Başbakan Johnson Brüksel'de yapılacak olan Avrupa Konseyi toplantısına katılmak üzere yola çıktı. Johnson Twitter hesabından paylaştığı mesajda İngiltere'nin AB'ye devrettiği yetkileri geri almasını sağlayacak harika iyi bir anlaşma yaptıklarını ve şimdi parlamentonun cumartesi günü bunu onaylaması ile ülkedeki başka sorunlara eğilebileceklerini duyurdu.
İngiliz Sterlini anlaşma haberiyle Amerikan Doları karşısında yüzde 1 değer kazanarak son beş ayın en yüksek seviyesine yükseldi.
Kuzey İrlanda'nın çekinceleri sürüyor
Ancak yeni anlaşmanın AB ile Birleşik Krallık arasındaki sınırını pratikte İrlanda Denizi'nde çizilmesini öngördüğü sanılıyor. Bu da Kuzey İrlanda'nın Birleşik Krallık'ın kalanından farklı muamele görmesi anlamına geliyor. Brexit sürecinde endişelerini dile getiren Kuzey İrlanda'daki Demokratik Birlik Partisi (DUP) yeni anlaşmanın kaygılarını gideremediğini duyurdu.

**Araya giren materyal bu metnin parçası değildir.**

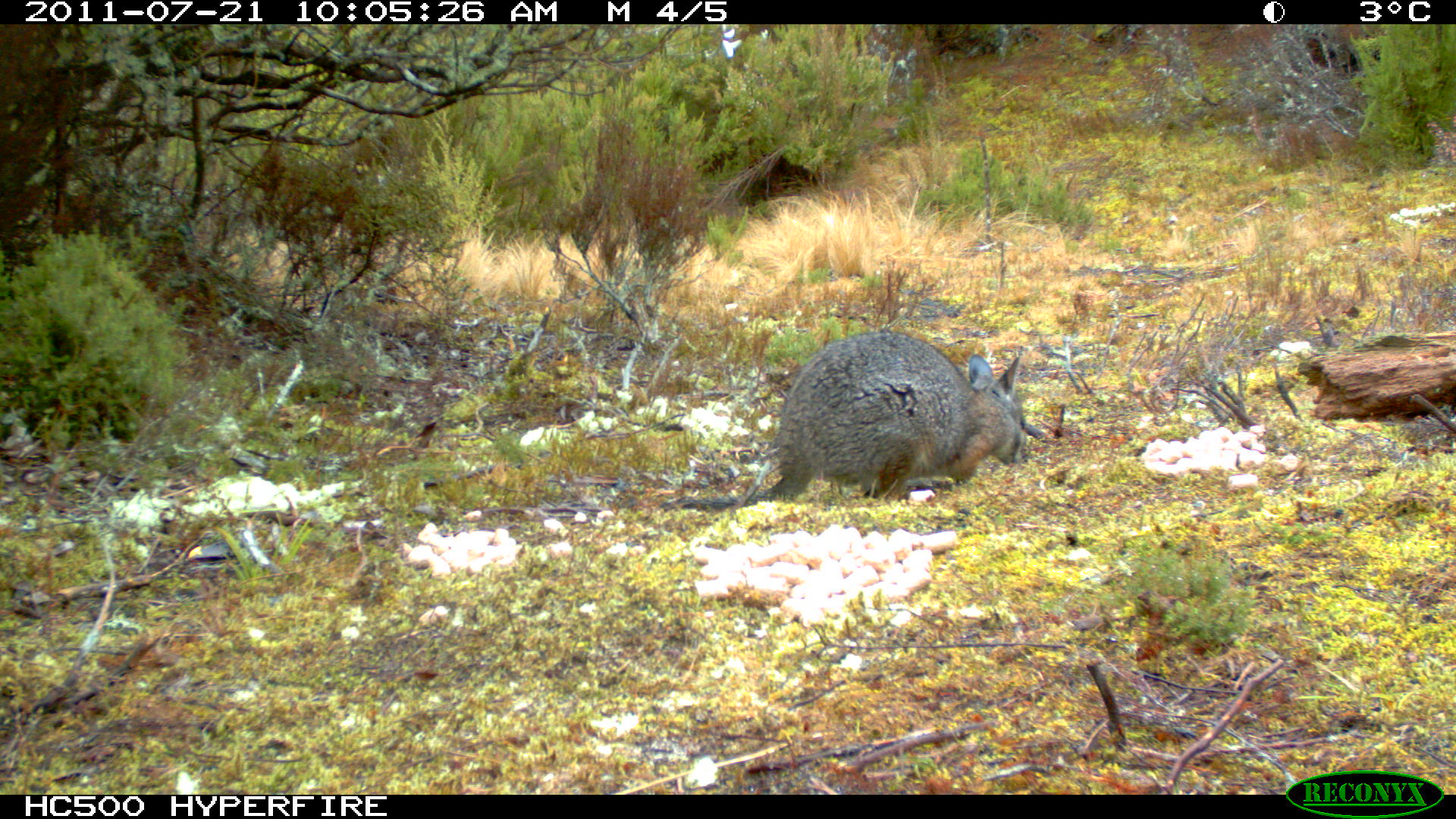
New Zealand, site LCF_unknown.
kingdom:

DUP Genel Başkanı Arlene Foster Twitter hesabından paylaştığı parti açıklamasında varılan yeni anlaşmanın da gümrük, onay ve katma değer vergisi konularındaki sorunları gideremediği, bu nedenle yeni anlaşmaya destek vermelerinin mümkün olmadığını bildirdi.

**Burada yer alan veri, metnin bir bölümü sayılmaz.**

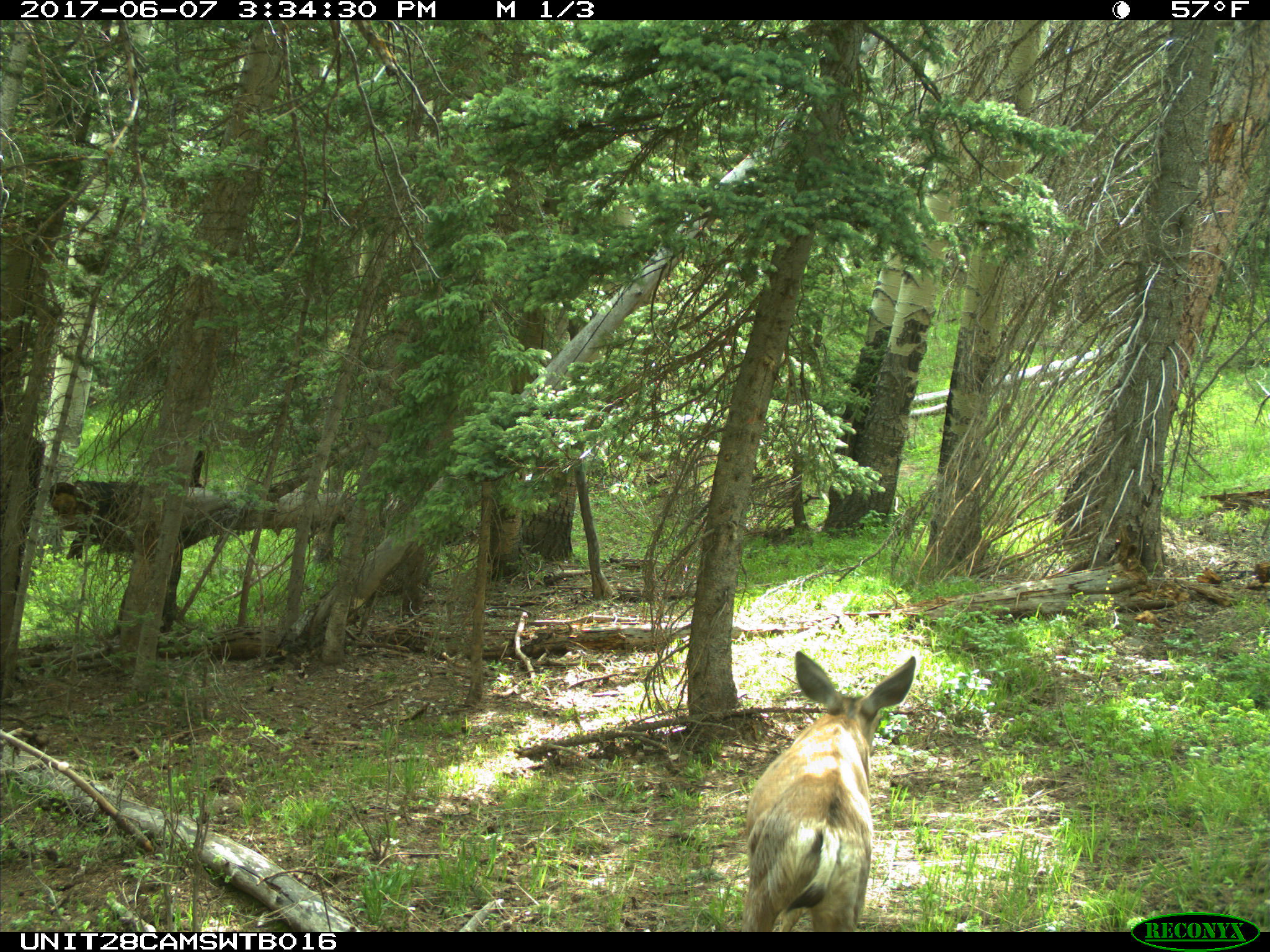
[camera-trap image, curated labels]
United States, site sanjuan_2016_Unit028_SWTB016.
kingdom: Animalia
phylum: Chordata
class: Mammalia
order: Artiodactyla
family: Cervidae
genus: Odocoileus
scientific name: Odocoileus hemionus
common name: mule deer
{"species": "Odocoileus hemionus (mule deer)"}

İktidardaki Muhafazakar Parti'ye dışarıdan destek veren DUP'nin tavrı, bu anlaşmanın İngiliz parlamentosunda kabul edilmesi açısından büyük önem taşıyor. Başbakan Johnson şimdi partisi Muhafazakarların yanı sıra İşçi Partisi içindeki Brexit yanlılarının desteğini de almaya çalışacak.
İşçi Partisi lideri Corbyn: Bu anlaşma Theresa May'in anlaşmasından daha kötü
İşçi Partisi lideri Jeremy Corbyn Başbakan Johnson'ın duyurduğu anlaşmanın eski Başbakan Theresa May'in imzaladığı anlaşmadan çok daha kötü olduğunu savundu. "Ülkeyi satan" bu yeni anlaşmanın halkı birleştirmekten uzak olduğunu ve reddedilmesi gerektiğini belirten Corbyn, Brexit konusunun çözülebilmesi için son sözün halka verilmesi gerektiğine vurgu yaptı.

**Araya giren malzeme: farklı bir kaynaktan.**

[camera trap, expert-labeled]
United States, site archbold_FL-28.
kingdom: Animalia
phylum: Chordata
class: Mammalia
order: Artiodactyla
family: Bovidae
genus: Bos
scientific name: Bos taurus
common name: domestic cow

Uzun süredir ikinci bir Brexit referandumuna karşı çıkan ve partisinin Brexit konusundaki yönünü netleştiremeyen Corbyn'in bu sözleri ikinci bir referandum olasılığını da gündeme taşıdı.
İkinci referandumu ana siyaset konusu olarak sunan Liberal Demokrat Parti de anlaşmanın ülke ekonomisi, kamu hizmetleri ve çevre için kötü olduğunu kaydetti. Yeşiller de anlaşmanın parlamento tarafından çok iyi incelenmesi ve sonucunda da halkın oyuna sunulması gerektiğini savundu.